LOS ANGELES (AP) — The long take of “Birdman” has stretched all the way to the Academy Awards, where the jazzy, surreal comedy about an actor fleeing his superhero past took Hollywood’s top honor in a ceremony punctuated by passionate pleas for equality.
On a stormy night in Hollywood, the 87th annual Academy Awards — which came in humbled by backlash to its all-white acting nominees — bristled with politics and heartfelt speeches about women’s rights, immigration, suicide prevention, governmental surveillance and race.
In a battle of B-movies for best picture, the Oscars awarded “Birdman” best picture, opting for a movie that epitomizes Hollywood — showy, ego-mad, desperate for artistic credibility — over one (“Boyhood”) that prized naturalism and patience. “Birdman (or The Unexpected Virtue of Ignorance)” also won best director for Mexican filmmaker Alejandro Gonzalez Inarritu, best original screenplay and best cinematography.
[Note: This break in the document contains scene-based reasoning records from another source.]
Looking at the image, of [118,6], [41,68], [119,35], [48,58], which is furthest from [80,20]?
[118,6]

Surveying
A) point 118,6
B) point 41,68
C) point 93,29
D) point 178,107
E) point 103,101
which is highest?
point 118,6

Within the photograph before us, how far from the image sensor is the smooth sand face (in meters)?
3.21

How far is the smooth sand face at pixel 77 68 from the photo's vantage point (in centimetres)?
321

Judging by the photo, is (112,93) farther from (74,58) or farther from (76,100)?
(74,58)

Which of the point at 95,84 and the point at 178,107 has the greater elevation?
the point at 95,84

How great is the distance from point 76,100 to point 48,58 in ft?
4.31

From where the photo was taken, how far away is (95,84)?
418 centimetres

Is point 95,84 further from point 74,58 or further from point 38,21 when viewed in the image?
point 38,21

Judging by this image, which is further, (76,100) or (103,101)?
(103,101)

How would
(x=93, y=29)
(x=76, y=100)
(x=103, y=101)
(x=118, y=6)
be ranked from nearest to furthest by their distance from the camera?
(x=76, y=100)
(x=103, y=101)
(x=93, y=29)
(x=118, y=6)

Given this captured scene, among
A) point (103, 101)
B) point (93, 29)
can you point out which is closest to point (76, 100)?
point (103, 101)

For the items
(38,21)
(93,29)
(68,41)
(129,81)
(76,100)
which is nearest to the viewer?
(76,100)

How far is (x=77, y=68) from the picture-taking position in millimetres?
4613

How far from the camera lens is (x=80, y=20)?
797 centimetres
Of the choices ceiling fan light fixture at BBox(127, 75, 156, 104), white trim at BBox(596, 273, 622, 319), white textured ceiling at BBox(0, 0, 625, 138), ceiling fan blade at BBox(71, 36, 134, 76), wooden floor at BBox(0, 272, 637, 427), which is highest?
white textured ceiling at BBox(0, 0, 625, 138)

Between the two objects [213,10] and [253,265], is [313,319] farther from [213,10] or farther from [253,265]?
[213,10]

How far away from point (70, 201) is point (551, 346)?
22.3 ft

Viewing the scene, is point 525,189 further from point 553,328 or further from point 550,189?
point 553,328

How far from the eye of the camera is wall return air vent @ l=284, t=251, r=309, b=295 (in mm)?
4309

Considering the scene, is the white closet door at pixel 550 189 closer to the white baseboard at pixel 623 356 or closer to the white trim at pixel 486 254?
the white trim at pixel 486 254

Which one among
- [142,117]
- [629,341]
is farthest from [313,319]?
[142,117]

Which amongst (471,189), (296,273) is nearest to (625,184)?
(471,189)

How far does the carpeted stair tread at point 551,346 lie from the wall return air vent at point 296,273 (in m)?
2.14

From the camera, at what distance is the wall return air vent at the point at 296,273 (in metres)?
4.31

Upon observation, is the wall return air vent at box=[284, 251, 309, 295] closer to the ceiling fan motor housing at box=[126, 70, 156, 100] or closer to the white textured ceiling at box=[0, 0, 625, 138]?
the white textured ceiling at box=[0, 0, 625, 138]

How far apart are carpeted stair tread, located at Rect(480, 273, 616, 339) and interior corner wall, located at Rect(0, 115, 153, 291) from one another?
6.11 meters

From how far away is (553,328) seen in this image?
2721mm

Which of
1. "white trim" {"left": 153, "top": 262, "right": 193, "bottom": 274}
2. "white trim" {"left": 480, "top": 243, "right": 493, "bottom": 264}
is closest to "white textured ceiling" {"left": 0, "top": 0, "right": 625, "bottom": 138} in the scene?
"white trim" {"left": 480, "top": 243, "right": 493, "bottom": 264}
The ceremony at the Dolby Theatre, hosted by Tony Award veteran Neil Patrick Harris, was heavy on song-and-dance to near-Grammy levels. Lady Gaga lavishly performed “The Hills Are Alive” from “The Sound of Music” with a rapt Julie Andrews looking on.
The awards overwhelmingly went to less-seen independent films and were widely spread around. All eight of the best-picture nominees won awards, including Eddie Redmayne for best actor for his technically nuanced performance as Stephen Hawking in “The Theory of Everything.”
All of Sunday’s big winners were first-timers, including best actress winner Julianne Moore, who won for her performance as an academic with early onset Alzheimer’s in “Still Alice.”
Harris gave the Academy Awards a cheery tone that sought to celebrate Hollywood, while also slyly parodying it. “Tonight we honor Hollywood’s best and whitest — I mean brightest,” he began the night, alluding to this year’s all-white acting nominees.
Though Richard Linklater’s 12-years-in-making “Boyhood” was the critical favorite for much of awards season, it won only best supporting actress for Arquette.
Several of this year’s biggest box-office hit nominees — Clint Eastwood’s Iraq war drama “American Sniper” and Christopher Nolan’s sci-fi epic “Interstellar” — had to settle for single wins in technical categories. “Interstellar” won for visual effects, while “American Sniper” — far and away the most widely seen of the best-picture nominee — took the best sound editing award.
“Birdman” was thus a fitting winner: a meta-movie about an actor (Michael Keaton) reconciling himself to his superhero fame. Backstage, co-writer Nicholas Giacobone warned: “Birdman 4” will open next summer.